Dischi

LFO – Frequencies

Nel 1991 – proprio mentre i mass media iniziano a spingere ossessivamente la musica rumorosissima e viscerale proveniente da Seattle e dintorni – in quel di Leeds il suono inventato da due sbarbatelli di appena vent’anni accende una rivoluzione che si dimostrerà ben più durevole.

Loro, Gerrard Valery e Mark Bell, a malapena ne raccoglieranno i frutti: Valery mollerà il colpo nel 1996 poco dopo la pubblicazione del secondo album, Advance, ed il marchio LFO rimarrà al 100% in capo a Bell, il quale poco dopo inizierà a collaborare molto proficuamente con Björk (sua la produzione del capolavoro Homogenic e di molti dei lavori successivi) e resusciterà la creatura una sola volta (Sneath, 2003).

Ma la leggenda poggia tutta su questo debutto, Frequencies, terzo LP in assoluto pubblicato dalla Warp.

Prima di arrivarci, Valery e Bell frequentavano un club di Leeds, il Warehouse; non che mettessero i dischi, proprio no, ma erano soliti allungare al dj di turno le cassettine che creavano a casa cazzeggiando con drum machine e sintetizzatori elementari, nel tempo che dividevano tra la passione per il synth pop, il calcio ed i videogame. Per qualche ragione, su quei ritmi brutali e giocosi, la gente andava via di testa; i ragazzi della Warp – di base a Sheffield, a meno di un’ora di autostrada – se ne accorsero presto e non esitarono a metterli sotto contratto.

Nel luglio del 1990 il singolo LFO arrivò al 12° posto in classifica regalando alla neonata etichetta un primo riconoscimento su scala nazionale; quel brano e la sua grassissima linea di bassi sono ancora oggi uno statement definitivo che si colloca a metà via tra la house di Chicago e il suono industriale del freddo nord inglese.

Trovò posto in Frequencies, che però è tutt’altro che finito lì.

Anzi, è molto facile perdersi in quell’oretta di ritmiche minimali, battiti, sequenze più o meno acide e campionamenti magari solo accennati.
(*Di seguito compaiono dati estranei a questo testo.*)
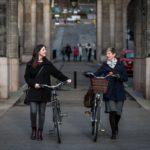 Two women wheeling their bikes through a road closed to through traffic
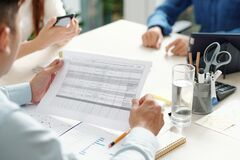 Free Team Leader Checking Document With Table Stock Photography - 213974632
Così come è normale pensare – per colpa di tutto quello che è successo dopo – che in fondo si tratta di qualcosa di assai spoglio: ma questo accade appunto perché Frequencies è il grado zero della techno che da allora si è evoluta, bastardizzata, contaminata con ben altro.

L’effetto rimane totalmente ipnotico: nei circuiti degli LFO non c’è nulla di davvero adatto ad un dancefloor d’oggi (se non molto estremo: We Are Back, lì, farebbe ancora un figurone), né è una corsa travolgente nel ritmo (spesso spazia, arrivando a toccare inaspettate sponde ambient).

Sembra tutto molto cerebrale e in fondo lo è, da allora. Per gli LFO si trattava anzitutto dell’ossessiva ricerca di una sporca perfezione tecnica; finì per essere un’innovazione paradigmatica e spigolosa.